The National Institute of Standards and Technology (NIST) recently updated Special Publication 800-53, Security and Privacy Controls for Information Systems and Organizations, with an important update regarding recommended security awareness training.
In summary, control enhancements were added recommending the use of phishing simulations as part of a comprehensive security program.
The specific language in NIST SP 800-53, Rev. 5, Section 5.3 (pg. 60) reads:
“Practical exercises include no-notice social engineering attempts to collect information, gain unauthorized access, or simulate the adverse impact of opening malicious email attachments or invoking, via spear-phishing attacks, malicious web links.”
The mention of “no-notice” is important. NIST is essentially noting that asking employees to spot the phishing attempt from a group of emails is very different than being able to refrain from taking the bait in real-world situations. Realistic phishing simulations are the only way to truly gauge an employee’s situational awareness day-to-day.
The inclusion of “spear phishing” also bears noting. Spear phishing is the practice of tailoring social engineering attacks to a specific target, as opposed to the wide-net attempts common years ago. This could include mining social media accounts and other publicly available information to strengthen a pretext.

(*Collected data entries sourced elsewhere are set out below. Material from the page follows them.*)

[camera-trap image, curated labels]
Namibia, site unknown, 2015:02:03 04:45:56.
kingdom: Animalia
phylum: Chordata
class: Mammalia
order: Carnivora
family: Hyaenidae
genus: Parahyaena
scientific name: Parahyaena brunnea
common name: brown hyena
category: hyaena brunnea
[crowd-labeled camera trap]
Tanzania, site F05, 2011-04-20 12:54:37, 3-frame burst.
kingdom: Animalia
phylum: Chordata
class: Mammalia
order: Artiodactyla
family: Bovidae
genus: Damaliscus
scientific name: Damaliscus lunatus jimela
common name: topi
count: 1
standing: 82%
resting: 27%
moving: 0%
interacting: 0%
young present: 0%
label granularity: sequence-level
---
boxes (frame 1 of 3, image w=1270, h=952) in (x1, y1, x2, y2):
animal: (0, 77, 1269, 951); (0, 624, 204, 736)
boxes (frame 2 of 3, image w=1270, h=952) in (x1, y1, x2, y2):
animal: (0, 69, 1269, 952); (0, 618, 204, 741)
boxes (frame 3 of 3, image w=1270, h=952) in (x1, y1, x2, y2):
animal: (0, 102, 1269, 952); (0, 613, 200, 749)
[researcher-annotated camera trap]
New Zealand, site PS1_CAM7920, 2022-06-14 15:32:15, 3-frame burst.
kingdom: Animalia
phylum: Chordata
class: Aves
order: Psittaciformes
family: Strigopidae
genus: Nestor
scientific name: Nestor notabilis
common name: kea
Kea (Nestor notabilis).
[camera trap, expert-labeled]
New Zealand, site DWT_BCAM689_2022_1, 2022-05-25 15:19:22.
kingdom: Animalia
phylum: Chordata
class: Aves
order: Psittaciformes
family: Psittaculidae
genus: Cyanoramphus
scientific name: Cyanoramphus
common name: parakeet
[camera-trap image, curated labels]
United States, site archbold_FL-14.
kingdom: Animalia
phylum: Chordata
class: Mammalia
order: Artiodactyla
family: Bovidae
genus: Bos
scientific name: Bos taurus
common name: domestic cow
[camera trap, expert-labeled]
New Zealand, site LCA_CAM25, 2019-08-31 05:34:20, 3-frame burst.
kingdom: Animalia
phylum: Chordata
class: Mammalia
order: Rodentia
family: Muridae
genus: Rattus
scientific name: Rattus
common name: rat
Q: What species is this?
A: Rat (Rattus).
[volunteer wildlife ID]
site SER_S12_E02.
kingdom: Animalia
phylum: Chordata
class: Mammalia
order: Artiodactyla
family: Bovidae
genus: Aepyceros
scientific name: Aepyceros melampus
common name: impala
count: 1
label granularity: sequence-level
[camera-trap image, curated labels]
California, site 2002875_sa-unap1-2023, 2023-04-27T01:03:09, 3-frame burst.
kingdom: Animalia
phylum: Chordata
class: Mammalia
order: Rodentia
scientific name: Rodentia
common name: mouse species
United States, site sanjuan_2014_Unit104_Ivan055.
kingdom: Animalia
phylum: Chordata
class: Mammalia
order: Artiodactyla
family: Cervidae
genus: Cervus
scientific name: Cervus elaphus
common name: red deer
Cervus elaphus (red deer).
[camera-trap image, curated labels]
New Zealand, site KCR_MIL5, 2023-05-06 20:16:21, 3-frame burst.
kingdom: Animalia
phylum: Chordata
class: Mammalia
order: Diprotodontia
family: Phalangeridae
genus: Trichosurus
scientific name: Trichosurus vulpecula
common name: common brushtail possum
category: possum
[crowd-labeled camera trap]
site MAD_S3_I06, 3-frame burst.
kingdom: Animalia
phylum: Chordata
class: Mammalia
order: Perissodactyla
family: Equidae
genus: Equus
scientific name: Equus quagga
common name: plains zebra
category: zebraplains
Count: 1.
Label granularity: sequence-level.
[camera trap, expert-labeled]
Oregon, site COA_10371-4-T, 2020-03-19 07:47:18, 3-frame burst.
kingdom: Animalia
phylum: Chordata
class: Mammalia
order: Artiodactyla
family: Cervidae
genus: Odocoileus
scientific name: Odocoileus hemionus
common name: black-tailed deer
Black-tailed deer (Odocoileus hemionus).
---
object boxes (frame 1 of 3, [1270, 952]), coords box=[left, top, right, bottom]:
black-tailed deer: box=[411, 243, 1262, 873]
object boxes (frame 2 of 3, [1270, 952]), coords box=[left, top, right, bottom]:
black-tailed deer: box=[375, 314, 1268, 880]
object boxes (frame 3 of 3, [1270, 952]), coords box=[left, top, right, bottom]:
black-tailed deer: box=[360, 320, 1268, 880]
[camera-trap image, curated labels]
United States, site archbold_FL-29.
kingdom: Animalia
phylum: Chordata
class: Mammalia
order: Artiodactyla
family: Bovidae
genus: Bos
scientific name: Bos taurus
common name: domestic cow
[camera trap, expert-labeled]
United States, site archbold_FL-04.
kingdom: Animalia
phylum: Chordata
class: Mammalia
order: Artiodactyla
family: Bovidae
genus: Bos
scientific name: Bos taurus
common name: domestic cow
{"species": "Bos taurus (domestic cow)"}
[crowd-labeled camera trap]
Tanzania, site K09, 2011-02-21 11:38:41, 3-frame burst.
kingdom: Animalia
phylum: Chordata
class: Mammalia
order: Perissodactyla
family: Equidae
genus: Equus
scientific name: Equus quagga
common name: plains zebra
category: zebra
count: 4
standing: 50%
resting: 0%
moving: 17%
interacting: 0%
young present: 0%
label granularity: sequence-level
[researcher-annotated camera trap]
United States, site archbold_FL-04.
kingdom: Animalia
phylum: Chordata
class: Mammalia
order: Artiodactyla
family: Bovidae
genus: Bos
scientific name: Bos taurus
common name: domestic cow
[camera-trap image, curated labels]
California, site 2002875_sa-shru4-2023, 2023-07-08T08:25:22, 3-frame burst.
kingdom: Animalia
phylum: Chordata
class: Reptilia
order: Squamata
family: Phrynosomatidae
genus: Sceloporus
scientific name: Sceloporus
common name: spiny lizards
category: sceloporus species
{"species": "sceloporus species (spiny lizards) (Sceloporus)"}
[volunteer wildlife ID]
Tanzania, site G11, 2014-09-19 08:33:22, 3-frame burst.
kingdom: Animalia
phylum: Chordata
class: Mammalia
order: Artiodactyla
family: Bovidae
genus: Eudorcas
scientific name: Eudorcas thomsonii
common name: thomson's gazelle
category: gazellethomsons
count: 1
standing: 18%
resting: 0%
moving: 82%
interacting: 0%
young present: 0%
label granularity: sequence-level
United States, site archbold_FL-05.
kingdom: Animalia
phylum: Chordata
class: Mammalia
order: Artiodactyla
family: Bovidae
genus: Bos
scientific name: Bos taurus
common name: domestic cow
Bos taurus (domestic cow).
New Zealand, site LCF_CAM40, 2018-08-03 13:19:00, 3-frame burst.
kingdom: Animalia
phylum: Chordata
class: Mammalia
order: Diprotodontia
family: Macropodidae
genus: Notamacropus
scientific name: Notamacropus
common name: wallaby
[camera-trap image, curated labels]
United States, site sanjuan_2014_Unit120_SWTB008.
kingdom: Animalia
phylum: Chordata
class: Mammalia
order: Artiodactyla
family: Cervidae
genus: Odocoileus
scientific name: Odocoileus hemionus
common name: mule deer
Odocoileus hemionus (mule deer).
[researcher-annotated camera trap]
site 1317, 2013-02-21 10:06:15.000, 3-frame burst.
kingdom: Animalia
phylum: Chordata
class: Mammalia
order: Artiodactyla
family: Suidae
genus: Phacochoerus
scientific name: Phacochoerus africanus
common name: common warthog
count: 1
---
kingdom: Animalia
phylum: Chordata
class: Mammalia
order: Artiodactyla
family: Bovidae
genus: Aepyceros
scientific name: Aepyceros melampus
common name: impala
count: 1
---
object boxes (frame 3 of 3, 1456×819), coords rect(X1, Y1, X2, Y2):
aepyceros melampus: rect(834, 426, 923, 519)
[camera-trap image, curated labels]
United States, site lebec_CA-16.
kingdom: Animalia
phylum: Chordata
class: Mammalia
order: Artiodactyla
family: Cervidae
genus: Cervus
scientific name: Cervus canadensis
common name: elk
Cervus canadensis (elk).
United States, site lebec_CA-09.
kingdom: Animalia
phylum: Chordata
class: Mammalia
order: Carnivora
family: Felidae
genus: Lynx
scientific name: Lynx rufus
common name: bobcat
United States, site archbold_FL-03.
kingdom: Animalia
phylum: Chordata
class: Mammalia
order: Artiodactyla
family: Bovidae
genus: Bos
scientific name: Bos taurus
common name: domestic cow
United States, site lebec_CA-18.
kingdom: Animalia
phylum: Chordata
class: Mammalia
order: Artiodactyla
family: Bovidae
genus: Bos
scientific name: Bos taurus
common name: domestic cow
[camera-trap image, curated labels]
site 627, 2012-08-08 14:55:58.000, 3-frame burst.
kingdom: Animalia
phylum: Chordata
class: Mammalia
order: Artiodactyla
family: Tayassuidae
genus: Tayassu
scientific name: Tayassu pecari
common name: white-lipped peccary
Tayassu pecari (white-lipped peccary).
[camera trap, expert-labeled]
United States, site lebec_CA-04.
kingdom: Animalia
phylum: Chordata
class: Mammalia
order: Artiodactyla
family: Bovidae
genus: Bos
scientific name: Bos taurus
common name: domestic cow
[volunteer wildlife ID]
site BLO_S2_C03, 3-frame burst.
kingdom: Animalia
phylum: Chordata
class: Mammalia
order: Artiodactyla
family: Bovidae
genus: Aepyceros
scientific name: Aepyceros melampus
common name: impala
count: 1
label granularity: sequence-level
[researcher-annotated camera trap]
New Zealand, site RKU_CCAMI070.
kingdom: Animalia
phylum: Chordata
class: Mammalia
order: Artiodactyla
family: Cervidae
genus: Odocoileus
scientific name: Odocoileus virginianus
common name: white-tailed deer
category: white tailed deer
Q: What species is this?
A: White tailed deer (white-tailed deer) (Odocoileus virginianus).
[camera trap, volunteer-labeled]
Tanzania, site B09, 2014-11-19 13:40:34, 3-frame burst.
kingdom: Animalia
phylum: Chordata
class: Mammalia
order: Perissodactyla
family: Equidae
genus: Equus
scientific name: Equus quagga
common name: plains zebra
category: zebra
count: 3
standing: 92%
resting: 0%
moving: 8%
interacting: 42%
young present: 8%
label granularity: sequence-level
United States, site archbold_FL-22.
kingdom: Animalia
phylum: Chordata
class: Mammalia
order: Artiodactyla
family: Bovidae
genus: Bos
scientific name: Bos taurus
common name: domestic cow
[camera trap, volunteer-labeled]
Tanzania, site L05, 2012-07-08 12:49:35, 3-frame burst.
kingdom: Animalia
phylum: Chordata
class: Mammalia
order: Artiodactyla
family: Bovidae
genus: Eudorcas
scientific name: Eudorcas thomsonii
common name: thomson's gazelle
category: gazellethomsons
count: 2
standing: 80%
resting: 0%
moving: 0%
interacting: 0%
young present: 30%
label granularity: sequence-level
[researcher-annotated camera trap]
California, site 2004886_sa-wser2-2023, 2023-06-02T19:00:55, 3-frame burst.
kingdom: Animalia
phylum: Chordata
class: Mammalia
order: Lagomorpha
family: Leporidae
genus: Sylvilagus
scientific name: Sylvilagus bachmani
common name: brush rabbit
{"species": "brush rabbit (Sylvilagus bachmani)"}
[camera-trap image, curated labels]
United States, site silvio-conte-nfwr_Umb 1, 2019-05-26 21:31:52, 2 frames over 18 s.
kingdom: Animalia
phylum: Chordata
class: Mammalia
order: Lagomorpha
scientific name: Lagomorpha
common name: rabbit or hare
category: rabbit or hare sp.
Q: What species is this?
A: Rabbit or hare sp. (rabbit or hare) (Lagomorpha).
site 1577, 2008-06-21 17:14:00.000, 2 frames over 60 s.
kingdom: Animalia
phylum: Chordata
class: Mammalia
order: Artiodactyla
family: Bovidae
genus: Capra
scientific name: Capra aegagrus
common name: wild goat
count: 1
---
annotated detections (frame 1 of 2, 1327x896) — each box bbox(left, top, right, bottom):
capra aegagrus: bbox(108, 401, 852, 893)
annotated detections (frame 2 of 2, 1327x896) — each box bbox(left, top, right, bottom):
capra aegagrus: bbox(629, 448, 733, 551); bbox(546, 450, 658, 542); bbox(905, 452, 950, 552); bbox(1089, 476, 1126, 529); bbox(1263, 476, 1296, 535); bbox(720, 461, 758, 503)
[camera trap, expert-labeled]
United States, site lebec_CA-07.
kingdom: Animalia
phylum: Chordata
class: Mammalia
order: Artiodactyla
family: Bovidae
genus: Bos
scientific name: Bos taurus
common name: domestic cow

Webroot’s customizable phishing templates enable this type of advanced attack to be easily created. Vaccine-related scams, for instance, are currently on the rise. Templates spoofing offers for vaccine appointments would certainly meet the description of a “practical exercise in literacy training.” Incorporating executive or vendor names or other publicly available information into the template creates a sophisticated spear phishing simulation that meets the new NIST guidance.
Webroot has always made every effort to ensure Webroot® Security Awareness Training covers topics recommended by NIST. Our content library is regularly updated based on the topics covered by NIST standards and revisions, and realistic phishing simulations are an area where we're ahead of the game.
Now, organizations that pride themselves on compliance with NIST standards will need to ensure that they're not just going through the motions when it comes to training employees on social engineering tactics. These NIST revisions clearly mean to call for the type of spontaneous, well-designed phishing attack workers are likely to encounter in the wild. Webroot Security Awareness Training empowers organizations to easily meet the new standard.